[[ PAGE TEXT, beginning ]]

That China Earthquake Networks Center said a quake measuring 2.2 degree with its focal point at Tianjiayi Chemical Co plant shook the Xiangshui county of Yancheng, Jiangsu province, at 2:48 pm on March 21 means the tremor, most probably, was caused by the explosion in the chemical plant that has claimed 78 lives and left 41 seriously injured.

Although the investigation is still underway, evidence gathered until now suggest the explosion, which razed a 2-square-kilometer area in the Xiangshui chemical industrial park, was caused by potential hazards that the work safety supervisory departments had identified and warned against but the chemical plant ignored. For example, the plant’s casual handling of solid chemical waste could have triggered the chain of blasts. Ironically, the work safety inspectors sent by the Yancheng city authorities to inspect the plant just before the explosion occurred were also injured.

The plant produces about 4,500 tons of solid waste a year, some of which are highly toxic and combustible. Worse, they are piled up near large chemical tanks and a natural gas station — where witnesses reportedly first spotted the flames leading to the explosion — before being transported away.

Local residents have lived with the safety challenges near the industrial park for years. Way back in 2007, eight people died in a blast, and in 2011 a gas leak killed four and forced tens of thousands of people to flee the neighborhood.

The huge input from various levels of governments to save lives, clean the environment and comfort the victims’ families has been in stark contrast to the proverbial lull before the storm in the industrial park.

[[ PAGE TEXT, end ]]
[[ DATASET CONTENT, beginning ]]

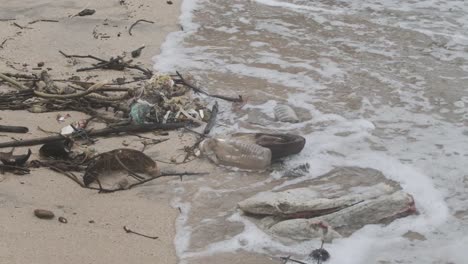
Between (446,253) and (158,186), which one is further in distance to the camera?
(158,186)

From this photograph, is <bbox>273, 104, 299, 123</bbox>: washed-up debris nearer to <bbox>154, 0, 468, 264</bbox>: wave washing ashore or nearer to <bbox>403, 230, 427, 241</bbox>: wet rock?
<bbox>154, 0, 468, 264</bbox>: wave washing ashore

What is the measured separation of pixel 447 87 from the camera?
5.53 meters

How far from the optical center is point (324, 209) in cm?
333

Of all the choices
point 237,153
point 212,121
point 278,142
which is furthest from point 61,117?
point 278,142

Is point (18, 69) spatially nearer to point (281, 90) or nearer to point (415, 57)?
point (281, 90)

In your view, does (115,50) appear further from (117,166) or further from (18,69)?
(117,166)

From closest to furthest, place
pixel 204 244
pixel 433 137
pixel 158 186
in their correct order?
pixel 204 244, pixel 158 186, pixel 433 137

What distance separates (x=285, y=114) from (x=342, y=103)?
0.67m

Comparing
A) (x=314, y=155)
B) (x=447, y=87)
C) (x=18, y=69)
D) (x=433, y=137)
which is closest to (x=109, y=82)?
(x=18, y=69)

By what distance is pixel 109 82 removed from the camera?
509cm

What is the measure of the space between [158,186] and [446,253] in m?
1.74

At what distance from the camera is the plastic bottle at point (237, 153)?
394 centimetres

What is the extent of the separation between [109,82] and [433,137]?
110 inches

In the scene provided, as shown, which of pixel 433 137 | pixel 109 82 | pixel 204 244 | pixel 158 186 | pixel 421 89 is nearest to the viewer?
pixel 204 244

[[ DATASET CONTENT, end ]]

_TASK DESCRIPTION_
Reproduce the passage on the Xiangshui chemical plant explosion word for word, starting at "The plant produces" and ending at "flee the neighborhood.".

_RESPONSE FOR THIS EXERCISE_
The plant produces about 4,500 tons of solid waste a year, some of which are highly toxic and combustible. Worse, they are piled up near large chemical tanks and a natural gas station — where witnesses reportedly first spotted the flames leading to the explosion — before being transported away.

Local residents have lived with the safety challenges near the industrial park for years. Way back in 2007, eight people died in a blast, and in 2011 a gas leak killed four and forced tens of thousands of people to flee the neighborhood.